→ **WHAT THE TASK ASKS**:
Nothing but the lines from the one containing "Between (226,273) and" to the end of the data should be returned, each exactly as written.
[RECORD EXCERPTS start]
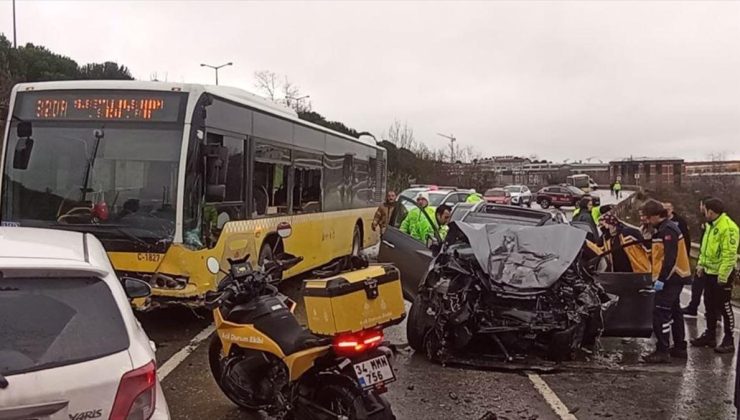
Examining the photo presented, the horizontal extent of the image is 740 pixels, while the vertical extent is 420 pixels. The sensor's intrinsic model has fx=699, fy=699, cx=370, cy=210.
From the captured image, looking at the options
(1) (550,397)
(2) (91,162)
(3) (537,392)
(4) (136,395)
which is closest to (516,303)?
(3) (537,392)

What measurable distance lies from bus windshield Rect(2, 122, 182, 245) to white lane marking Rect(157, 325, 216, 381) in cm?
123

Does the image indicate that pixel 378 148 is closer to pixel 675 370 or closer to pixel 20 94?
pixel 20 94

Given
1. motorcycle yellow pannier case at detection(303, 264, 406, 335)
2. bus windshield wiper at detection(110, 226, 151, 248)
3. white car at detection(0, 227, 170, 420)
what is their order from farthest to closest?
bus windshield wiper at detection(110, 226, 151, 248)
motorcycle yellow pannier case at detection(303, 264, 406, 335)
white car at detection(0, 227, 170, 420)

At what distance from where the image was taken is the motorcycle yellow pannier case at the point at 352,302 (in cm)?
436

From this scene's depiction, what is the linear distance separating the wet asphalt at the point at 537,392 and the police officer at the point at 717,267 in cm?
33

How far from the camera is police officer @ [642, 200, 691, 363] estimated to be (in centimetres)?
754

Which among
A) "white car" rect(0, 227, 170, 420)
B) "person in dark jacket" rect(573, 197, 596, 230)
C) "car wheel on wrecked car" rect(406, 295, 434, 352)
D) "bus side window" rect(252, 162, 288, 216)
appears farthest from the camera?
"person in dark jacket" rect(573, 197, 596, 230)

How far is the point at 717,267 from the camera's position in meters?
8.04

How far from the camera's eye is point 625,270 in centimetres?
888

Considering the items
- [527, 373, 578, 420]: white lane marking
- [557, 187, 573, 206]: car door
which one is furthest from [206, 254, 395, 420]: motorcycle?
[557, 187, 573, 206]: car door

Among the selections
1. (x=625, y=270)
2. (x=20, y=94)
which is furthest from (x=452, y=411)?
(x=20, y=94)

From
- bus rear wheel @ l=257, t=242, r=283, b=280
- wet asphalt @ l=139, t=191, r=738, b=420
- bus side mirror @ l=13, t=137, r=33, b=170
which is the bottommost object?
wet asphalt @ l=139, t=191, r=738, b=420

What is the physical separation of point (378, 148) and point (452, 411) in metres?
13.8

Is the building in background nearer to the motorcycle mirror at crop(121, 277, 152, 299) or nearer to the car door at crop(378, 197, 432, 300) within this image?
the car door at crop(378, 197, 432, 300)
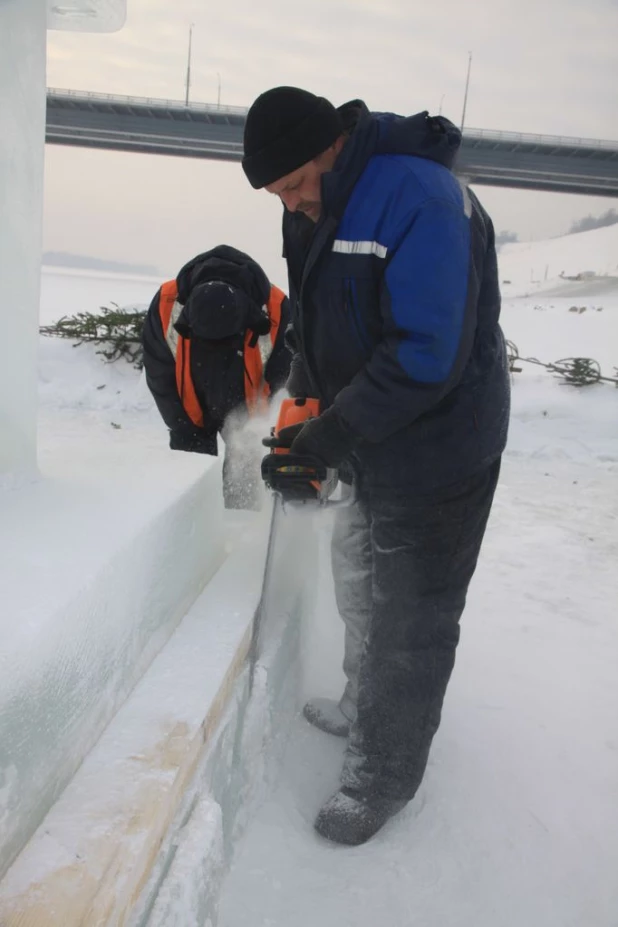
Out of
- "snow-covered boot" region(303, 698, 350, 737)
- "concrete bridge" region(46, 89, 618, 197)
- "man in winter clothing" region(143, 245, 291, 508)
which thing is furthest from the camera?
"concrete bridge" region(46, 89, 618, 197)

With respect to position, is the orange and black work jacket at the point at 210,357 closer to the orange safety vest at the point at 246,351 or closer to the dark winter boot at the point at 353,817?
the orange safety vest at the point at 246,351

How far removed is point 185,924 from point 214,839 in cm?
21

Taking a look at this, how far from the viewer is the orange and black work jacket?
10.1 ft

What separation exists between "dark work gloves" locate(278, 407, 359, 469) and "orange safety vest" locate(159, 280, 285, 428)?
4.33 ft

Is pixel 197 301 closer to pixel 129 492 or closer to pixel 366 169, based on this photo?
pixel 129 492

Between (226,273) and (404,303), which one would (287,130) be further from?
(226,273)

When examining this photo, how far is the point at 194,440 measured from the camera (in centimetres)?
353

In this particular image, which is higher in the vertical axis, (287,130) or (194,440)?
(287,130)

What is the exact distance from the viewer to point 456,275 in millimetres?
1582

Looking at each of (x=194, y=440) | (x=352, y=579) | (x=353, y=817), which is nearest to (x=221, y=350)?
(x=194, y=440)

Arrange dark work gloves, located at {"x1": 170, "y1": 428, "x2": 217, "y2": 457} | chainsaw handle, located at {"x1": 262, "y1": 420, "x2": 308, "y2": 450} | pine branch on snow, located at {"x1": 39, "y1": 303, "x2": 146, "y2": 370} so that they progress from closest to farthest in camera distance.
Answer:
[RECORD EXCERPTS end]
→ **CORRECT OUTPUT**:
Between (226,273) and (404,303), which one would (287,130) be further from?
(226,273)

When examining this photo, how far is the point at 194,440 measured from the camera (in centimetres)?
353

In this particular image, which is higher in the vertical axis, (287,130) or (194,440)?
(287,130)

What is the exact distance from the viewer to point 456,275 in millimetres?
1582

Looking at each of (x=194, y=440) | (x=352, y=579) | (x=353, y=817), which is nearest to (x=221, y=350)?
(x=194, y=440)

Arrange dark work gloves, located at {"x1": 170, "y1": 428, "x2": 217, "y2": 457} | chainsaw handle, located at {"x1": 262, "y1": 420, "x2": 308, "y2": 450} | pine branch on snow, located at {"x1": 39, "y1": 303, "x2": 146, "y2": 370} so that they progress from closest to farthest in camera distance.
Answer:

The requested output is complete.